FIGURE 1. These two figures demostrate the VR setup and environment, (A) is the VR configuration with EEG sensor added, (B) is the VR environment with an embodied virtual agent.

3.3 Prototype implementation

For hardware, we used a Neuracle⁵ NSW364 EEG cap with 64 wet channels working at a 1000 Hz sampling rate, and the default reference electrode was CPz. We also used an HTC VIVE Pro Eye VR headset to display the VR environment running on a laptop powered by the Intel Core i7 8750 CPU and the NVIDIA GTX 1070 GPU. For software, we used the Neuracle EEGRecoder V2.0.1 for recording EEG signals and the Unity game engine for the game logic implementation and the VR application rendering.

4 Pilot study

We conduct a pilot study to evaluate the impact of the IVAs interaction method on users’ EEG signals and experience. We recruited 11 right-handed participants (10 male and 1 female) with their ages ranging from 22 to 37 years old (M= 25.4, SD= 4.3). All of them had some experience with VR interfaces, and none of them reported a history of neurological disorders or had experience with playing the desert survival game.

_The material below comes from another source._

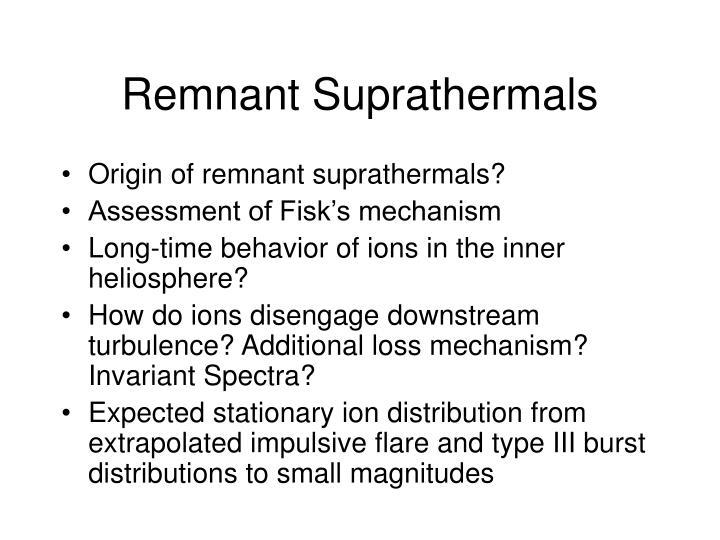 Remnant Suprathermals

The experiment used a within-subject design, and the independent variable was the types of IVA forming three conditions: 1) Voice-only Agent (baseline) communicating through speech, 2) Embodied Agent interacting with speech, head gaze and eye gaze, and 3) Gestural Agent embodied with a pointing gesture based on the Embodied Agent (see Figure 2). We used a Balanced Latin Square to balance the learning effect. In our study, we would like to explore the following research question:

FIGURE 2

FIGURE 2. These three figures show the three agent types, (A) is the Voice-only Agent, (B) is the Embodied Agent, (C) is the Gestural Agent.

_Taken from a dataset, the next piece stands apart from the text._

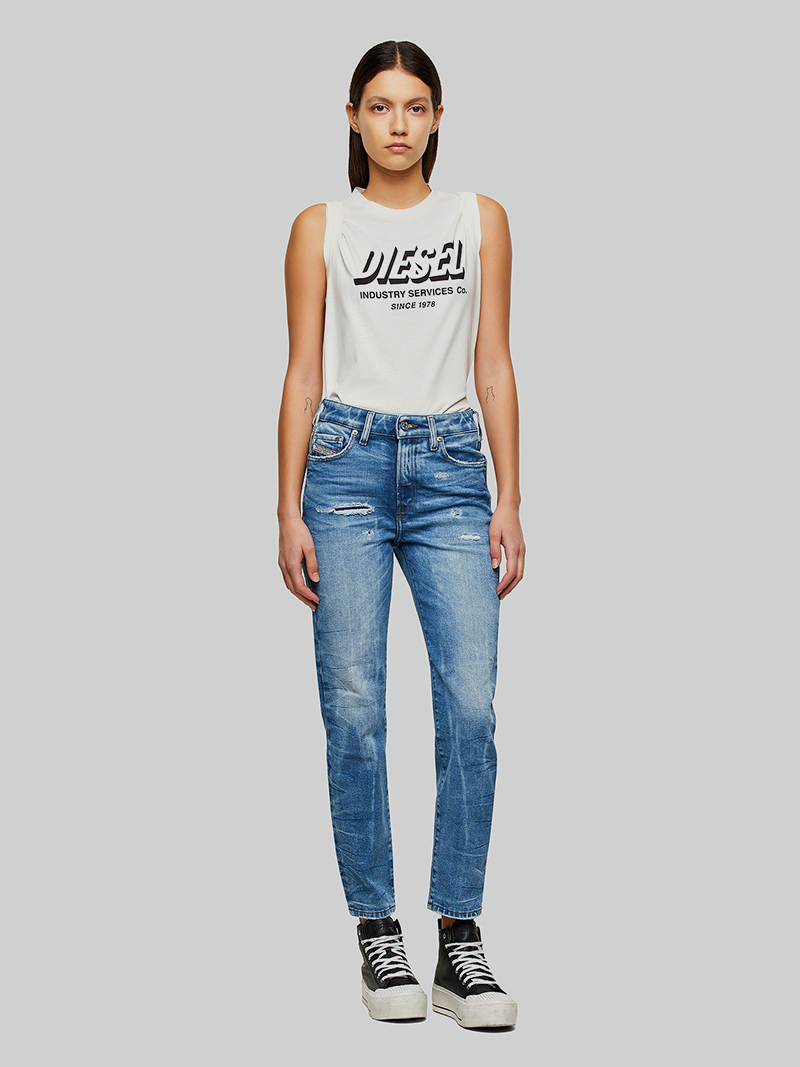 DIESEL SLIM FIT FOR WOMEN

How does the IVA communication approach affect the users’ brain activity?

Our research hypotheses are:

1) H1 Compared to the baseline, working with visually embodied IVAs would improve collaboration in VR (as measured by task performance, copresence and workload)

2) H2 EEG signals will be significantly different among the three agent interaction conditions (as measured by EEG alpha band mean power and alpha ERD/ERS).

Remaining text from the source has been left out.